What you need to do> Quote each of the records below word for word, keeping every line in its original order.

— BEGIN Dataset records —

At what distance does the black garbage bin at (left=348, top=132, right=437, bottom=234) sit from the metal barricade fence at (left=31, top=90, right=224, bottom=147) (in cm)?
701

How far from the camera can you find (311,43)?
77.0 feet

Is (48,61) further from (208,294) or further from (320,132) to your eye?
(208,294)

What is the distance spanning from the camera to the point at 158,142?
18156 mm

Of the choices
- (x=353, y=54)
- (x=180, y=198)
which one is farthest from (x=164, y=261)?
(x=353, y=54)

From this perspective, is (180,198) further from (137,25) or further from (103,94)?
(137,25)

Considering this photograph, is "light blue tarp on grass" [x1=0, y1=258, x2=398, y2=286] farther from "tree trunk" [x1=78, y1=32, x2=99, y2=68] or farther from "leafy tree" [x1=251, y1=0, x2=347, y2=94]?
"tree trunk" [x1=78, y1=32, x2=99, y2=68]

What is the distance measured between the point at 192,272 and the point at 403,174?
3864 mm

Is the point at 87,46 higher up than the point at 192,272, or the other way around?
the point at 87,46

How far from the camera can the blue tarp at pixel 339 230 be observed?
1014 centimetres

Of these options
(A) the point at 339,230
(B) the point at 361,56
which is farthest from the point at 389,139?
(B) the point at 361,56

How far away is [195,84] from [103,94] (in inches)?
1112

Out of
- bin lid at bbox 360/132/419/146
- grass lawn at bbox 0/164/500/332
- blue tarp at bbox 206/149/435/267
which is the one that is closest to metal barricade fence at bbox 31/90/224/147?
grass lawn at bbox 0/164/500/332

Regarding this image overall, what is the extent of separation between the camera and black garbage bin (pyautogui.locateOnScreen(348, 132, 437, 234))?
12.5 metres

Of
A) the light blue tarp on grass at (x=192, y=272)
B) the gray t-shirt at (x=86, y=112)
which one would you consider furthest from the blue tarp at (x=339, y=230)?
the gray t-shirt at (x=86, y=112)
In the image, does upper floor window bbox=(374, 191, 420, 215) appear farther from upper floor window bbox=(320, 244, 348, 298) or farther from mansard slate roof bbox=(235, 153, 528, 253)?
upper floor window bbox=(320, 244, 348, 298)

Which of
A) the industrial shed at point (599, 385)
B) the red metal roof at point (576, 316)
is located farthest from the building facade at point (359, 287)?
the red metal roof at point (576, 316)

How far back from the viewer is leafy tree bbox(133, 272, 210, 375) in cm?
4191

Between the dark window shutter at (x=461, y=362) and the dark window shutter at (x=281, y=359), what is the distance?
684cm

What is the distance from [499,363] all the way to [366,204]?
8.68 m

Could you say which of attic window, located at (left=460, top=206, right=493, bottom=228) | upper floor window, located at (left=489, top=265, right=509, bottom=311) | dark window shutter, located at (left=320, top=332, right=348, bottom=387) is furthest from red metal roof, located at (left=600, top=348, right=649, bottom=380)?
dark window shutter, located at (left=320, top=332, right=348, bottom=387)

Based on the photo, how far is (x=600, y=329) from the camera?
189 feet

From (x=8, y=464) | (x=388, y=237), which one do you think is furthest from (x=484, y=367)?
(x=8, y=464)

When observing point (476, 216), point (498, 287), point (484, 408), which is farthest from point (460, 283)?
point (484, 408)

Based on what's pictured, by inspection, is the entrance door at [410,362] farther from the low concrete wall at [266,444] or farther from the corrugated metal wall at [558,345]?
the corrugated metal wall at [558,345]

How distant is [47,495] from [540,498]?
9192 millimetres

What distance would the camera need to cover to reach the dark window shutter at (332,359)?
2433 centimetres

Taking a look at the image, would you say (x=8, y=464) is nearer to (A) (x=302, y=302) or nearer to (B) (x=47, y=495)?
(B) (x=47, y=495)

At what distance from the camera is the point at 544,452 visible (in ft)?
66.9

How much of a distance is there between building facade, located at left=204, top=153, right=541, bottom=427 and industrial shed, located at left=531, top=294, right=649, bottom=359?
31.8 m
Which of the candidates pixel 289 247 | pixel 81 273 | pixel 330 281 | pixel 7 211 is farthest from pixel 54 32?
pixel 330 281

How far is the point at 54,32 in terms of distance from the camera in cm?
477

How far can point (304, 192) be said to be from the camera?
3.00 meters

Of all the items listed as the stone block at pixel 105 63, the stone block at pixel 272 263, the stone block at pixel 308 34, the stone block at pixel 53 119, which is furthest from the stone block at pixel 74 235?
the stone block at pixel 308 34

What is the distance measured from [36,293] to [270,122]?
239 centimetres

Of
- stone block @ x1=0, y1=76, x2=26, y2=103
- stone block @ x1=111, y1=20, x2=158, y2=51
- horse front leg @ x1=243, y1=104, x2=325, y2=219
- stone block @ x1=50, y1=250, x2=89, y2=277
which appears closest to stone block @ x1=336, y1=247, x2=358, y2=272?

— END Dataset records —

Written solution>
At what distance does the black garbage bin at (left=348, top=132, right=437, bottom=234) sit from the metal barricade fence at (left=31, top=90, right=224, bottom=147) (in cm)?
701

How far from the camera can you find (311,43)?
77.0 feet

Is (48,61) further from (208,294) or further from (320,132) to your eye?
(208,294)

What is the distance spanning from the camera to the point at 158,142?
18156 mm

Of the choices
- (x=353, y=54)
- (x=180, y=198)
which one is farthest from (x=164, y=261)?
(x=353, y=54)

From this perspective, is (180,198) further from (137,25) or further from (103,94)?
(137,25)

Considering this photograph, is "light blue tarp on grass" [x1=0, y1=258, x2=398, y2=286] farther from "tree trunk" [x1=78, y1=32, x2=99, y2=68] or farther from "leafy tree" [x1=251, y1=0, x2=347, y2=94]?
"tree trunk" [x1=78, y1=32, x2=99, y2=68]

What is the distance measured between the point at 192,272 and the point at 403,174?
3864 mm

Is the point at 87,46 higher up than the point at 192,272, or the other way around?
the point at 87,46

How far from the camera can the blue tarp at pixel 339 230 be observed?
1014 centimetres

Of these options
(A) the point at 339,230
(B) the point at 361,56
which is farthest from the point at 389,139?
(B) the point at 361,56

How far away is [195,84] from [103,94] (in inches)?
1112

Out of
- bin lid at bbox 360/132/419/146
- grass lawn at bbox 0/164/500/332
- blue tarp at bbox 206/149/435/267
which is the one that is closest to metal barricade fence at bbox 31/90/224/147?
grass lawn at bbox 0/164/500/332

Regarding this image overall, what is the extent of separation between the camera and black garbage bin (pyautogui.locateOnScreen(348, 132, 437, 234))?
12.5 metres

Of
A) the light blue tarp on grass at (x=192, y=272)
B) the gray t-shirt at (x=86, y=112)
which one would you consider furthest from the blue tarp at (x=339, y=230)?
the gray t-shirt at (x=86, y=112)
In the image, does upper floor window bbox=(374, 191, 420, 215) appear farther from upper floor window bbox=(320, 244, 348, 298) or farther from mansard slate roof bbox=(235, 153, 528, 253)?
upper floor window bbox=(320, 244, 348, 298)

Which of
A) the industrial shed at point (599, 385)
B) the red metal roof at point (576, 316)
is located farthest from the building facade at point (359, 287)?
the red metal roof at point (576, 316)

How far back from the viewer is leafy tree bbox(133, 272, 210, 375) in cm?
4191

Between the dark window shutter at (x=461, y=362) and the dark window shutter at (x=281, y=359), what is the distance?
684cm

What is the distance from [499,363] all the way to [366,204]?
8.68 m

Could you say which of attic window, located at (left=460, top=206, right=493, bottom=228) | upper floor window, located at (left=489, top=265, right=509, bottom=311) | dark window shutter, located at (left=320, top=332, right=348, bottom=387) is furthest from red metal roof, located at (left=600, top=348, right=649, bottom=380)?
dark window shutter, located at (left=320, top=332, right=348, bottom=387)

Based on the photo, how far is (x=600, y=329) from the camera?
189 feet

From (x=8, y=464) | (x=388, y=237), which one do you think is furthest from (x=484, y=367)?
(x=8, y=464)

When observing point (476, 216), point (498, 287), point (484, 408), which is farthest from point (460, 283)?
point (484, 408)

Based on what's pictured, by inspection, is the entrance door at [410,362] farther from the low concrete wall at [266,444] or farther from the corrugated metal wall at [558,345]?
the corrugated metal wall at [558,345]

How distant is [47,495] from [540,498]?
9192 millimetres

What distance would the camera need to cover to reach the dark window shutter at (332,359)?
2433 centimetres

Taking a look at the image, would you say (x=8, y=464) is nearer to (A) (x=302, y=302) or nearer to (B) (x=47, y=495)?
(B) (x=47, y=495)

At what distance from the camera is the point at 544,452 visible (in ft)?
66.9

How much of a distance is there between building facade, located at left=204, top=153, right=541, bottom=427 and industrial shed, located at left=531, top=294, right=649, bottom=359?
31.8 m
Which of the candidates pixel 289 247 | pixel 81 273 | pixel 330 281 | pixel 7 211 is farthest from pixel 54 32?
pixel 330 281

How far is the point at 54,32 in terms of distance from the camera in cm?
477

How far can point (304, 192) be said to be from the camera?
3.00 meters

Of all the items listed as the stone block at pixel 105 63, the stone block at pixel 272 263, the stone block at pixel 308 34, the stone block at pixel 53 119, which is furthest from the stone block at pixel 74 235?
the stone block at pixel 308 34

What is the distance measured from [36,293] to [270,122]?
239 centimetres

Of
- stone block @ x1=0, y1=76, x2=26, y2=103
- stone block @ x1=111, y1=20, x2=158, y2=51
- horse front leg @ x1=243, y1=104, x2=325, y2=219
- stone block @ x1=50, y1=250, x2=89, y2=277
which appears closest to stone block @ x1=336, y1=247, x2=358, y2=272?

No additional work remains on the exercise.